PROBLEMS TO WORK ON —
a) Repeat word for word the part of the page on serving ten thousand clients starting with "And computers are" and going on through "ten thousand clients.".
b) For each of these statements, answer yes or no on whether it agrees with the page on serving ten thousand clients, and quote the deciding words: (i) cdrom.com can handle 10000 clients at once through a Gigabit Ethernet pipe; (ii) the discussion centers on Windows operating systems; (iii) there seem to be five ways of writing a fast web server.

─── SOURCE TEXT ───

It's time for web servers to handle ten thousand clients simultaneously,
don't you think? After all, the web is a big place now.
And computers are big, too. You can buy a 500MHz machine with 1 gigabyte of
RAM and six 100Mbit/sec Ethernet card for $3000 or so. Let's see - at 10000
clients, that's 50KHz, 100Kbytes, and 60Kbits/sec per client. It shouldn't
take any more horsepower than that to take four kilobytes from the disk and
send them to the network once a second for each of ten thousand clients.
(That works out to $0.30 per client, by the way. Those $100/client
licensing fees some operating systems charge are starting to look a little
heavy!) So hardware is no longer the bottleneck.
One of the busiest ftp sites, cdrom.com,
actually can
handle 10000 clients simultaneously through a Gigabit Ethernet pipe to
its ISP.(
Here's a somewhat dated page about their configuration.) Pipes this fast
aren't common yet, but technology is improving rapidly.
There's interest in benchmarking this kind of configuration; see
the discussion on June 28th 1999 on linux-kernel, in which people
propose setting up a testbed that can be used for ongoing benchmarks.
There appears to be interest in this direction from the NSF, too; see the
Web100 project.
With that in mind, here are a few notes on how to configure operating
systems and write code to support thousands of clients. The discussion
centers around Unix-like operating systems, for obvious reasons.
Contents
If you haven't read it already, go out and get a copy of
Unix Network Programming : Networking Apis: Sockets and Xti (Volume 1)
by the late W. Richard Stevens. It describes many of the I/O strategies and
pitfalls related to writing high-performance servers.
It even talks about the 'thundering herd' problem.
There seem to be four ways of writing a fast web server to handle many clients:
- serve many clients with each server thread, and use nonblocking I/O
- serve one client with each server thread
- Serve many clients with each server thread, and use asynchronous I/O
- Build the server code into the kernel
... set nonblocking mode on all network handles, and use select() or poll()

─── DATA ───

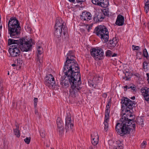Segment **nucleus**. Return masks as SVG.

───

RESULTS FOR THE EXERCISE —
a)
And computers are big, too. You can buy a 500MHz machine with 1 gigabyte of
RAM and six 100Mbit/sec Ethernet card for $3000 or so. Let's see - at 10000
clients, that's 50KHz, 100Kbytes, and 60Kbits/sec per client. It shouldn't
take any more horsepower than that to take four kilobytes from the disk and
send them to the network once a second for each of ten thousand clients.

b)
(i) Yes: "actually can handle 10000 clients simultaneously through a Gigabit Ethernet pipe to its ISP."
(ii) No: "The discussion centers around Unix-like operating systems, for obvious reasons."
(iii) No: "There seem to be four ways of writing a fast web server to handle many clients"